▸ REQUIREMENT
Each entry below is to be printed verbatim.

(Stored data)
----
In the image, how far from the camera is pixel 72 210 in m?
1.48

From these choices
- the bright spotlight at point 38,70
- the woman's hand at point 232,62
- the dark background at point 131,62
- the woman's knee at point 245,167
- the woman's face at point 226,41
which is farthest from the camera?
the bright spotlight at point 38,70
----
▸ PROBLEM SOLUTION
In the image, how far from the camera is pixel 72 210 in m?
1.48

From these choices
- the bright spotlight at point 38,70
- the woman's hand at point 232,62
- the dark background at point 131,62
- the woman's knee at point 245,167
- the woman's face at point 226,41
which is farthest from the camera?
the bright spotlight at point 38,70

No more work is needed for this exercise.